Starting at the line that contains "From the photograph, is", restate each line word for word through the final line of the data, keeping both ends.

··· Entries provided ···

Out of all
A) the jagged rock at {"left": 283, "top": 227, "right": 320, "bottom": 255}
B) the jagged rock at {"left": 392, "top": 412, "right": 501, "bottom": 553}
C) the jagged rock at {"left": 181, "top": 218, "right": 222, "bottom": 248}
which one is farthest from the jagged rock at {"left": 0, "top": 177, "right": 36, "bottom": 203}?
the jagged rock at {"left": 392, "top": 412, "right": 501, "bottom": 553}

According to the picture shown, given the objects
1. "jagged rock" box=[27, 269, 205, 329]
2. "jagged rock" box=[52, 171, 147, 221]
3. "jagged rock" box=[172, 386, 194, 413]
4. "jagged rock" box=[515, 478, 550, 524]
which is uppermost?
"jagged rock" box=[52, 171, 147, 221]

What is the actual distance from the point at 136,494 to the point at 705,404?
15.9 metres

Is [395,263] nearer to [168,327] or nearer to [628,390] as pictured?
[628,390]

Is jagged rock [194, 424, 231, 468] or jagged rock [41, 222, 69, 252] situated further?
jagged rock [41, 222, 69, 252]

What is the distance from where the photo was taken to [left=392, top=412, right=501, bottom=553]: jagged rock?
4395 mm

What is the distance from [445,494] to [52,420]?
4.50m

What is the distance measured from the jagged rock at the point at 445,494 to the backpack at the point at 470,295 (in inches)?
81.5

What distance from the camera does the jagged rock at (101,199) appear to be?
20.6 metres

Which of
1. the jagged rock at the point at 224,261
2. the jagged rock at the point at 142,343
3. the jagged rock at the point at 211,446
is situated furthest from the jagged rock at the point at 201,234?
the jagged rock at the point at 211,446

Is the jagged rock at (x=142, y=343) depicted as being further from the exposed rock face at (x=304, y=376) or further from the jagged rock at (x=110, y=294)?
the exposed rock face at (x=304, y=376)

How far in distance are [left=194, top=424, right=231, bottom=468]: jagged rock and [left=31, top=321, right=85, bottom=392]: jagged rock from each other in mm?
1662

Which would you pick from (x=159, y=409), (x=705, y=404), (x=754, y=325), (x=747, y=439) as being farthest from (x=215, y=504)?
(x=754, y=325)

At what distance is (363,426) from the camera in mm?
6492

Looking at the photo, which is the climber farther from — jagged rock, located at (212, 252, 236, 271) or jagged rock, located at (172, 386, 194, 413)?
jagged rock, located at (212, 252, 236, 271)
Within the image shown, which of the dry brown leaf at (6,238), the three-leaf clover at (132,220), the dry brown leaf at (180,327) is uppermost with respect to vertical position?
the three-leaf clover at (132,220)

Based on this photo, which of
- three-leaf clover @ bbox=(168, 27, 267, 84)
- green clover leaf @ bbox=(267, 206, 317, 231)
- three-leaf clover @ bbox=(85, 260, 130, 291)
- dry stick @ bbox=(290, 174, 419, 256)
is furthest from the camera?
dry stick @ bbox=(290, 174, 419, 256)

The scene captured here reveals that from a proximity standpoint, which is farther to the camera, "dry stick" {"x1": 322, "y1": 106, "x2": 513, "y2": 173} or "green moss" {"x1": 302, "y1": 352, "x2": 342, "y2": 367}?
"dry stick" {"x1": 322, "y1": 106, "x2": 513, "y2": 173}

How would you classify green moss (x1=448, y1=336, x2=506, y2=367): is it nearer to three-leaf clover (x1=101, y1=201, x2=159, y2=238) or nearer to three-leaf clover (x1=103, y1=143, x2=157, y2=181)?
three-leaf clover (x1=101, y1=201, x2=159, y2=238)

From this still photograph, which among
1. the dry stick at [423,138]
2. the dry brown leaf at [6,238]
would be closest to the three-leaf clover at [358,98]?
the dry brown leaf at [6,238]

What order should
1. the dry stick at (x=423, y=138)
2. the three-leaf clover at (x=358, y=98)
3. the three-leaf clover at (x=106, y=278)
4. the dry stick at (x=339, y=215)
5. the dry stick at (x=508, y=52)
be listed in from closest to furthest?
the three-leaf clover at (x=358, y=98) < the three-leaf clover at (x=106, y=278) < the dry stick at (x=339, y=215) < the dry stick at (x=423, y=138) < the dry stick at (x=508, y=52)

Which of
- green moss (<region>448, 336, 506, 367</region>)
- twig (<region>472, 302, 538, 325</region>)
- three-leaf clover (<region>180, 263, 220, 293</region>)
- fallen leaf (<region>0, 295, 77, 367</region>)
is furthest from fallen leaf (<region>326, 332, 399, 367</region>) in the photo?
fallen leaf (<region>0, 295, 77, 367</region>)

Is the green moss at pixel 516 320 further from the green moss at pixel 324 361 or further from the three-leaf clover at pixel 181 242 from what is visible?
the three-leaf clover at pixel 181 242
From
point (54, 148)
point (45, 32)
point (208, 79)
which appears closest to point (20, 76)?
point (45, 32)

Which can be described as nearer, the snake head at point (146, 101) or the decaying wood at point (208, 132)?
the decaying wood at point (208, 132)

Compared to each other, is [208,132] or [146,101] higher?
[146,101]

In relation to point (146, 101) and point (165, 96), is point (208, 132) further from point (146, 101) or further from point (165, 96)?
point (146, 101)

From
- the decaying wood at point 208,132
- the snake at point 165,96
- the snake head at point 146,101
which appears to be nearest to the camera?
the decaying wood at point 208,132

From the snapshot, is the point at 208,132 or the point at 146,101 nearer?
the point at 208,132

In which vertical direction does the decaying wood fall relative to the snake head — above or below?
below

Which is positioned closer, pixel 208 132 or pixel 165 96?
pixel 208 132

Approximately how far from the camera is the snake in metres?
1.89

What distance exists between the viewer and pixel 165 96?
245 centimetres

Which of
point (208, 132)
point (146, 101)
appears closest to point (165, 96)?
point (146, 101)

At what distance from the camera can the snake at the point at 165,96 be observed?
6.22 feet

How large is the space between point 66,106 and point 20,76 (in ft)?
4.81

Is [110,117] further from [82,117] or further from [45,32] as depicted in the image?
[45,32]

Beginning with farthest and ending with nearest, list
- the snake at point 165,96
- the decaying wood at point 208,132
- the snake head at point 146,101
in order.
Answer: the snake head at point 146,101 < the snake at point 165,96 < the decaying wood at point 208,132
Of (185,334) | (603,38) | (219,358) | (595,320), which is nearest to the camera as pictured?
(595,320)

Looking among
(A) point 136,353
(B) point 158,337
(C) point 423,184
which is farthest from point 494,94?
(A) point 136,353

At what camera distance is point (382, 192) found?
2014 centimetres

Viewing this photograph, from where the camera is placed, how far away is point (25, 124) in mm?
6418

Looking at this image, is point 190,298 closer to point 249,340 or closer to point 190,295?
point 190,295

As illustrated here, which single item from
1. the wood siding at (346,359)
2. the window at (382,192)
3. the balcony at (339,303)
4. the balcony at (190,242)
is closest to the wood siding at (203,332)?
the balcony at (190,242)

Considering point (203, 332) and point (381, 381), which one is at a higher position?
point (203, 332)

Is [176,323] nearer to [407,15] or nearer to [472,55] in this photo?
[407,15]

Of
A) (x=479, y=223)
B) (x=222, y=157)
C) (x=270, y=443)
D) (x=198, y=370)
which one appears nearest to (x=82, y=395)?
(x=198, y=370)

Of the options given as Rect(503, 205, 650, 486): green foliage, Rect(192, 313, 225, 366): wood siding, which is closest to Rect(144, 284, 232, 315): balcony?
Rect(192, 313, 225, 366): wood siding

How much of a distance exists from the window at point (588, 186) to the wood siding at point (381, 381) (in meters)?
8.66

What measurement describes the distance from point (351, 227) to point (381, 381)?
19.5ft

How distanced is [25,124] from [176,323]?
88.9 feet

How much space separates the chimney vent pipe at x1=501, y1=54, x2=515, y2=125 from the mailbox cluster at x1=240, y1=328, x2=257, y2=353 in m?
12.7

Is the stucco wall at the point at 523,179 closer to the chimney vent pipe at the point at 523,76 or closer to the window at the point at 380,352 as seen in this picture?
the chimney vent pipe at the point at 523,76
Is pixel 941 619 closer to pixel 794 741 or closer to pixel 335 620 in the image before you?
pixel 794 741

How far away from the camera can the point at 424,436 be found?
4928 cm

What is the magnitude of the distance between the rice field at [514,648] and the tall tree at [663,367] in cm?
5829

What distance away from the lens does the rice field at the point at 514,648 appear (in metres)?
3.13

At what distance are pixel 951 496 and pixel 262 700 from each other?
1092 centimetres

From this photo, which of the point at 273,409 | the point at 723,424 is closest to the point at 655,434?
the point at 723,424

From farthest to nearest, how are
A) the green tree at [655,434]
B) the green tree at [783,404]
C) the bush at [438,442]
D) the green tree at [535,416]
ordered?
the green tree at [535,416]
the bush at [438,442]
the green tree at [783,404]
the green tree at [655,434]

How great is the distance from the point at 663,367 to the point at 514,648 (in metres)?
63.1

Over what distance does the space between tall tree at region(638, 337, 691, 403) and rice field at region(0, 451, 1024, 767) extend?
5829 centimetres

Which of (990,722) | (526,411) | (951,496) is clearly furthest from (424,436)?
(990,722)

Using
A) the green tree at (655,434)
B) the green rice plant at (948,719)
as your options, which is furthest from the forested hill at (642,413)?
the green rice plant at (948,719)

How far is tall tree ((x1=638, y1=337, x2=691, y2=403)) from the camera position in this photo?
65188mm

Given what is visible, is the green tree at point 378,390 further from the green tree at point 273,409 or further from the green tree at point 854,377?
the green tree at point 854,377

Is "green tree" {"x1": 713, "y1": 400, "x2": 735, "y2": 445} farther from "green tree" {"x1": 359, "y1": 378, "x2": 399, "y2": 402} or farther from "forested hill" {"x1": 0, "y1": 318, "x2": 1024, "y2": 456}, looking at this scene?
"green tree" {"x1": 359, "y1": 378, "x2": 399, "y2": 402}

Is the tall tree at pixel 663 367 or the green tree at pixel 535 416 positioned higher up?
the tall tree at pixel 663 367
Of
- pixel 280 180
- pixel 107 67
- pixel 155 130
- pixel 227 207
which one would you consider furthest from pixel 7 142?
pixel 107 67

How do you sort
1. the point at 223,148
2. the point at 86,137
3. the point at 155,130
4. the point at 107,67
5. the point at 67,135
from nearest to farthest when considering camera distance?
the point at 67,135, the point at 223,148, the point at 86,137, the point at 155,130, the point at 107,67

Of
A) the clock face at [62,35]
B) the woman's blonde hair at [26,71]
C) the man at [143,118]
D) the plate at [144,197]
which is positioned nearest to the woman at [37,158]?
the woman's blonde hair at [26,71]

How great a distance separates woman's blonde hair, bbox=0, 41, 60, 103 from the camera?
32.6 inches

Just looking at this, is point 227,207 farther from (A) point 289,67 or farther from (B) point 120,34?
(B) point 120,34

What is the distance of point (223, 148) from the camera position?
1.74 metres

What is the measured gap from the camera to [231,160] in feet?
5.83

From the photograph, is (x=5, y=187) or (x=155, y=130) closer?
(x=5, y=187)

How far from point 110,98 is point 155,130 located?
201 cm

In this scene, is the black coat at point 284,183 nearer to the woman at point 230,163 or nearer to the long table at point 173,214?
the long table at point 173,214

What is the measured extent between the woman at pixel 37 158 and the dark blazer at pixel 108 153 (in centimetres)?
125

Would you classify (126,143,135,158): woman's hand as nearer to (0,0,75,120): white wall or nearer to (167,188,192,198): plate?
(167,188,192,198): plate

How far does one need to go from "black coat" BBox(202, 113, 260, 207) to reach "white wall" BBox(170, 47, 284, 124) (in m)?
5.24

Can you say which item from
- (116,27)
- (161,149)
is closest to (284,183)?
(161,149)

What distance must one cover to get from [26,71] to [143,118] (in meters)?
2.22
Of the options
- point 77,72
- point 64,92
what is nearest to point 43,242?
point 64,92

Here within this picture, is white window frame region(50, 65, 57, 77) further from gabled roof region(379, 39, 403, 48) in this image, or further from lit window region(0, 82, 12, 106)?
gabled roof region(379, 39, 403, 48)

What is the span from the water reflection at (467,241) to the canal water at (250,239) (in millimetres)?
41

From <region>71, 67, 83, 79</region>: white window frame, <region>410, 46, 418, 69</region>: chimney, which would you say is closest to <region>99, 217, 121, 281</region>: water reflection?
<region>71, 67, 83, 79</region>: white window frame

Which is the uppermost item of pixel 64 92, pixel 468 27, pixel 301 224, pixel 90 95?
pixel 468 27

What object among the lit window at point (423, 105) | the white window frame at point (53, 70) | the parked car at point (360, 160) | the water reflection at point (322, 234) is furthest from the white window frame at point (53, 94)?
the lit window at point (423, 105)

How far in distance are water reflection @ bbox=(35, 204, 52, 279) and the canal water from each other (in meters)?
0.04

···

#### [Expected output]
From the photograph, is (x=5, y=187) or (x=155, y=130) closer?
(x=5, y=187)

How far from point 110,98 is point 155,130 located?
201 cm

In this scene, is the black coat at point 284,183 nearer to the woman at point 230,163 or nearer to the long table at point 173,214?
the long table at point 173,214

What is the measured extent between the woman at pixel 37 158 and the dark blazer at pixel 108 153 (in centimetres)?
125

Would you classify (126,143,135,158): woman's hand as nearer to (0,0,75,120): white wall or nearer to (167,188,192,198): plate?
(167,188,192,198): plate

How far does one need to go from "black coat" BBox(202, 113, 260, 207) to reach "white wall" BBox(170, 47, 284, 124) (in m)?
5.24

Can you say which item from
- (116,27)
- (161,149)
is closest to (284,183)?
(161,149)

What distance must one cover to get from [26,71] to [143,118] (in meters)?
2.22
Of the options
- point 77,72
- point 64,92
what is nearest to point 43,242?
point 64,92

Here within this picture, is white window frame region(50, 65, 57, 77) further from gabled roof region(379, 39, 403, 48) in this image, or further from lit window region(0, 82, 12, 106)?
gabled roof region(379, 39, 403, 48)

What is the span from the water reflection at (467,241) to the canal water at (250,239) (in millimetres)?
41

From <region>71, 67, 83, 79</region>: white window frame, <region>410, 46, 418, 69</region>: chimney, which would you say is closest to <region>99, 217, 121, 281</region>: water reflection?
<region>71, 67, 83, 79</region>: white window frame

Which is the uppermost item of pixel 64 92, pixel 468 27, pixel 301 224, pixel 90 95?
pixel 468 27

What object among the lit window at point (423, 105) | the white window frame at point (53, 70) | the parked car at point (360, 160) | the water reflection at point (322, 234) is furthest from the white window frame at point (53, 94)?
the lit window at point (423, 105)

How far in distance are water reflection @ bbox=(35, 204, 52, 279) and the canal water from each other (in meters)?
0.04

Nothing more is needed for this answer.